TITLE:
Exact Traveling Wave Solutions for the (1 + 1)-Dimensional Compound KdVB Equation via the Novel (G'/G)-Expansion Method
AUTHORS:
Md. Nur Alam, Fethi Bin Muhammad Belgacem
KEYWORDS:
Novel (G'/G)-Expansion Method, The (1 + 1)-Dimensional Compound KdVB Equation, Traveling Wave Solutions, Solitary Wave Solutions, Solitons
JOURNAL NAME:
International Journal of Modern Nonlinear Theory and Application,
Vol.5 No.1,
March
3,
2016
ABSTRACT: In this
work, while applying a new and novel (G'/G)-expansion version technique, we
identify four families of the traveling wave solutions to the (1 + 1)-dimensional
compound KdVB equation. The exact solutions are derived, in terms of
hyperbolic, trigonometric and rational functions, involving various parameters.

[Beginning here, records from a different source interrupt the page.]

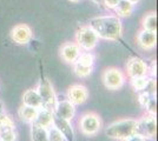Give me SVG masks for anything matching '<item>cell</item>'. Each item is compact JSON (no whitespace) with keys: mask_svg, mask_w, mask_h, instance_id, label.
<instances>
[{"mask_svg":"<svg viewBox=\"0 0 158 141\" xmlns=\"http://www.w3.org/2000/svg\"><path fill=\"white\" fill-rule=\"evenodd\" d=\"M89 98V91L84 85H72L67 91V100L74 106L83 105Z\"/></svg>","mask_w":158,"mask_h":141,"instance_id":"cell-11","label":"cell"},{"mask_svg":"<svg viewBox=\"0 0 158 141\" xmlns=\"http://www.w3.org/2000/svg\"><path fill=\"white\" fill-rule=\"evenodd\" d=\"M5 113V108H4V105H2V102L0 101V115L4 114Z\"/></svg>","mask_w":158,"mask_h":141,"instance_id":"cell-29","label":"cell"},{"mask_svg":"<svg viewBox=\"0 0 158 141\" xmlns=\"http://www.w3.org/2000/svg\"><path fill=\"white\" fill-rule=\"evenodd\" d=\"M93 1H94V2H96V4H103V0H93Z\"/></svg>","mask_w":158,"mask_h":141,"instance_id":"cell-31","label":"cell"},{"mask_svg":"<svg viewBox=\"0 0 158 141\" xmlns=\"http://www.w3.org/2000/svg\"><path fill=\"white\" fill-rule=\"evenodd\" d=\"M17 133L14 127H0V141H15Z\"/></svg>","mask_w":158,"mask_h":141,"instance_id":"cell-22","label":"cell"},{"mask_svg":"<svg viewBox=\"0 0 158 141\" xmlns=\"http://www.w3.org/2000/svg\"><path fill=\"white\" fill-rule=\"evenodd\" d=\"M69 1H71V2H74V4H77V2H79L80 0H69Z\"/></svg>","mask_w":158,"mask_h":141,"instance_id":"cell-32","label":"cell"},{"mask_svg":"<svg viewBox=\"0 0 158 141\" xmlns=\"http://www.w3.org/2000/svg\"><path fill=\"white\" fill-rule=\"evenodd\" d=\"M149 82V79L146 76H139V78H131L130 79V84H131L132 88L136 92H142L144 91L146 85Z\"/></svg>","mask_w":158,"mask_h":141,"instance_id":"cell-23","label":"cell"},{"mask_svg":"<svg viewBox=\"0 0 158 141\" xmlns=\"http://www.w3.org/2000/svg\"><path fill=\"white\" fill-rule=\"evenodd\" d=\"M150 68L144 60L140 58H132L126 64V73L129 78H139V76H148Z\"/></svg>","mask_w":158,"mask_h":141,"instance_id":"cell-8","label":"cell"},{"mask_svg":"<svg viewBox=\"0 0 158 141\" xmlns=\"http://www.w3.org/2000/svg\"><path fill=\"white\" fill-rule=\"evenodd\" d=\"M32 29L26 24L15 25L11 31V38L19 45H26L32 39Z\"/></svg>","mask_w":158,"mask_h":141,"instance_id":"cell-10","label":"cell"},{"mask_svg":"<svg viewBox=\"0 0 158 141\" xmlns=\"http://www.w3.org/2000/svg\"><path fill=\"white\" fill-rule=\"evenodd\" d=\"M73 71H74L76 75L79 78H87L92 73L93 67H87V66H83V65H79L77 62H74L73 64Z\"/></svg>","mask_w":158,"mask_h":141,"instance_id":"cell-25","label":"cell"},{"mask_svg":"<svg viewBox=\"0 0 158 141\" xmlns=\"http://www.w3.org/2000/svg\"><path fill=\"white\" fill-rule=\"evenodd\" d=\"M23 105L35 108L43 107V100L37 92V89H27L23 95Z\"/></svg>","mask_w":158,"mask_h":141,"instance_id":"cell-15","label":"cell"},{"mask_svg":"<svg viewBox=\"0 0 158 141\" xmlns=\"http://www.w3.org/2000/svg\"><path fill=\"white\" fill-rule=\"evenodd\" d=\"M79 129L86 136H93L98 134L102 129V119L94 112H87L81 115L79 120Z\"/></svg>","mask_w":158,"mask_h":141,"instance_id":"cell-5","label":"cell"},{"mask_svg":"<svg viewBox=\"0 0 158 141\" xmlns=\"http://www.w3.org/2000/svg\"><path fill=\"white\" fill-rule=\"evenodd\" d=\"M89 26L92 28L98 35L99 39L116 41L123 34V25L122 20L117 15H100L92 18Z\"/></svg>","mask_w":158,"mask_h":141,"instance_id":"cell-1","label":"cell"},{"mask_svg":"<svg viewBox=\"0 0 158 141\" xmlns=\"http://www.w3.org/2000/svg\"><path fill=\"white\" fill-rule=\"evenodd\" d=\"M53 114L57 118L71 121L76 114V106L69 100H57L53 107Z\"/></svg>","mask_w":158,"mask_h":141,"instance_id":"cell-9","label":"cell"},{"mask_svg":"<svg viewBox=\"0 0 158 141\" xmlns=\"http://www.w3.org/2000/svg\"><path fill=\"white\" fill-rule=\"evenodd\" d=\"M53 125L63 133V135L65 136L66 141H73V129H72V126H71V121L64 120V119H60V118L54 116Z\"/></svg>","mask_w":158,"mask_h":141,"instance_id":"cell-16","label":"cell"},{"mask_svg":"<svg viewBox=\"0 0 158 141\" xmlns=\"http://www.w3.org/2000/svg\"><path fill=\"white\" fill-rule=\"evenodd\" d=\"M135 134L146 139H153L157 134V121L156 115L146 113L139 120H136Z\"/></svg>","mask_w":158,"mask_h":141,"instance_id":"cell-3","label":"cell"},{"mask_svg":"<svg viewBox=\"0 0 158 141\" xmlns=\"http://www.w3.org/2000/svg\"><path fill=\"white\" fill-rule=\"evenodd\" d=\"M142 26L144 29H149V31H157V14L155 12H150L144 17V19L142 21Z\"/></svg>","mask_w":158,"mask_h":141,"instance_id":"cell-20","label":"cell"},{"mask_svg":"<svg viewBox=\"0 0 158 141\" xmlns=\"http://www.w3.org/2000/svg\"><path fill=\"white\" fill-rule=\"evenodd\" d=\"M124 141H145V139L137 134H133V135H131V136H129V138Z\"/></svg>","mask_w":158,"mask_h":141,"instance_id":"cell-28","label":"cell"},{"mask_svg":"<svg viewBox=\"0 0 158 141\" xmlns=\"http://www.w3.org/2000/svg\"><path fill=\"white\" fill-rule=\"evenodd\" d=\"M127 1H130V2H132L133 5H136V4H138L140 0H127Z\"/></svg>","mask_w":158,"mask_h":141,"instance_id":"cell-30","label":"cell"},{"mask_svg":"<svg viewBox=\"0 0 158 141\" xmlns=\"http://www.w3.org/2000/svg\"><path fill=\"white\" fill-rule=\"evenodd\" d=\"M38 109L39 108L31 107V106H26V105H23L18 111V115L21 120L27 123H32L34 122L37 114H38Z\"/></svg>","mask_w":158,"mask_h":141,"instance_id":"cell-18","label":"cell"},{"mask_svg":"<svg viewBox=\"0 0 158 141\" xmlns=\"http://www.w3.org/2000/svg\"><path fill=\"white\" fill-rule=\"evenodd\" d=\"M135 10V5L127 1V0H119V2L117 4V6L113 8L114 13L118 18H126L130 17Z\"/></svg>","mask_w":158,"mask_h":141,"instance_id":"cell-17","label":"cell"},{"mask_svg":"<svg viewBox=\"0 0 158 141\" xmlns=\"http://www.w3.org/2000/svg\"><path fill=\"white\" fill-rule=\"evenodd\" d=\"M119 2V0H103V4L105 5L107 10H113L117 6V4Z\"/></svg>","mask_w":158,"mask_h":141,"instance_id":"cell-27","label":"cell"},{"mask_svg":"<svg viewBox=\"0 0 158 141\" xmlns=\"http://www.w3.org/2000/svg\"><path fill=\"white\" fill-rule=\"evenodd\" d=\"M47 139L48 141H66L65 136L54 125H51L47 128Z\"/></svg>","mask_w":158,"mask_h":141,"instance_id":"cell-24","label":"cell"},{"mask_svg":"<svg viewBox=\"0 0 158 141\" xmlns=\"http://www.w3.org/2000/svg\"><path fill=\"white\" fill-rule=\"evenodd\" d=\"M80 53H81V49L76 42H65L60 47V57L67 64L73 65L77 61Z\"/></svg>","mask_w":158,"mask_h":141,"instance_id":"cell-12","label":"cell"},{"mask_svg":"<svg viewBox=\"0 0 158 141\" xmlns=\"http://www.w3.org/2000/svg\"><path fill=\"white\" fill-rule=\"evenodd\" d=\"M94 60H96V58H94V55H93L90 51L87 52H81V53L79 54L78 59H77V64L79 65H83V66H87V67H93V65H94Z\"/></svg>","mask_w":158,"mask_h":141,"instance_id":"cell-21","label":"cell"},{"mask_svg":"<svg viewBox=\"0 0 158 141\" xmlns=\"http://www.w3.org/2000/svg\"><path fill=\"white\" fill-rule=\"evenodd\" d=\"M136 120L133 119H119L110 123L105 129L106 136L118 141L126 140L129 136L135 134Z\"/></svg>","mask_w":158,"mask_h":141,"instance_id":"cell-2","label":"cell"},{"mask_svg":"<svg viewBox=\"0 0 158 141\" xmlns=\"http://www.w3.org/2000/svg\"><path fill=\"white\" fill-rule=\"evenodd\" d=\"M53 119H54V114H53L52 109L47 107H41L38 109V114H37L34 122L41 127L48 128L51 125H53Z\"/></svg>","mask_w":158,"mask_h":141,"instance_id":"cell-14","label":"cell"},{"mask_svg":"<svg viewBox=\"0 0 158 141\" xmlns=\"http://www.w3.org/2000/svg\"><path fill=\"white\" fill-rule=\"evenodd\" d=\"M99 41L98 35L89 25H84L76 32V44L84 51H92Z\"/></svg>","mask_w":158,"mask_h":141,"instance_id":"cell-4","label":"cell"},{"mask_svg":"<svg viewBox=\"0 0 158 141\" xmlns=\"http://www.w3.org/2000/svg\"><path fill=\"white\" fill-rule=\"evenodd\" d=\"M102 80L103 84L107 89L116 91L123 87L125 84V75L124 73L117 67H110L106 68L102 74Z\"/></svg>","mask_w":158,"mask_h":141,"instance_id":"cell-6","label":"cell"},{"mask_svg":"<svg viewBox=\"0 0 158 141\" xmlns=\"http://www.w3.org/2000/svg\"><path fill=\"white\" fill-rule=\"evenodd\" d=\"M153 96H156V95L149 93V92H146V91H142V93H139V95H138V101H139V104H140V106L146 108V106L149 105V102H150V100H151Z\"/></svg>","mask_w":158,"mask_h":141,"instance_id":"cell-26","label":"cell"},{"mask_svg":"<svg viewBox=\"0 0 158 141\" xmlns=\"http://www.w3.org/2000/svg\"><path fill=\"white\" fill-rule=\"evenodd\" d=\"M156 42H157V34L153 31L143 28L137 35V44L142 49L151 51L156 47Z\"/></svg>","mask_w":158,"mask_h":141,"instance_id":"cell-13","label":"cell"},{"mask_svg":"<svg viewBox=\"0 0 158 141\" xmlns=\"http://www.w3.org/2000/svg\"><path fill=\"white\" fill-rule=\"evenodd\" d=\"M31 140L32 141H48L47 139V128L37 125L35 122L31 123Z\"/></svg>","mask_w":158,"mask_h":141,"instance_id":"cell-19","label":"cell"},{"mask_svg":"<svg viewBox=\"0 0 158 141\" xmlns=\"http://www.w3.org/2000/svg\"><path fill=\"white\" fill-rule=\"evenodd\" d=\"M37 92L43 100V107H47L53 111V107L57 102V95L54 93V89H53L51 82L47 79L41 80L37 87Z\"/></svg>","mask_w":158,"mask_h":141,"instance_id":"cell-7","label":"cell"}]
</instances>
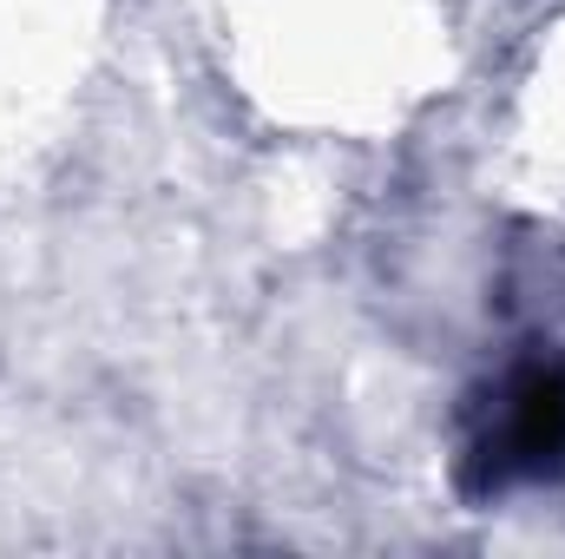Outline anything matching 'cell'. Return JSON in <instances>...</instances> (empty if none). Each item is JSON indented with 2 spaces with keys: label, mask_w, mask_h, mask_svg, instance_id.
<instances>
[{
  "label": "cell",
  "mask_w": 565,
  "mask_h": 559,
  "mask_svg": "<svg viewBox=\"0 0 565 559\" xmlns=\"http://www.w3.org/2000/svg\"><path fill=\"white\" fill-rule=\"evenodd\" d=\"M473 461L487 474V487H513V481H546L565 461V362H533L520 376H507L487 434L473 441Z\"/></svg>",
  "instance_id": "6da1fadb"
}]
</instances>
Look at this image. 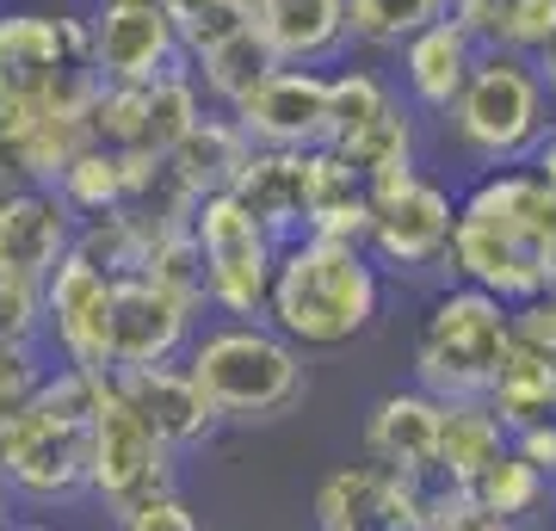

When the parameters are tuned to special values, both solitary, and periodic
wave models are distinguished. State of the art symbolic algebra graphical
representations and dynamical interpretations of the obtained solutions physics
are provided and discussed. This in turn ends up revealing salient solutions
features and demonstrating the used method efficiency.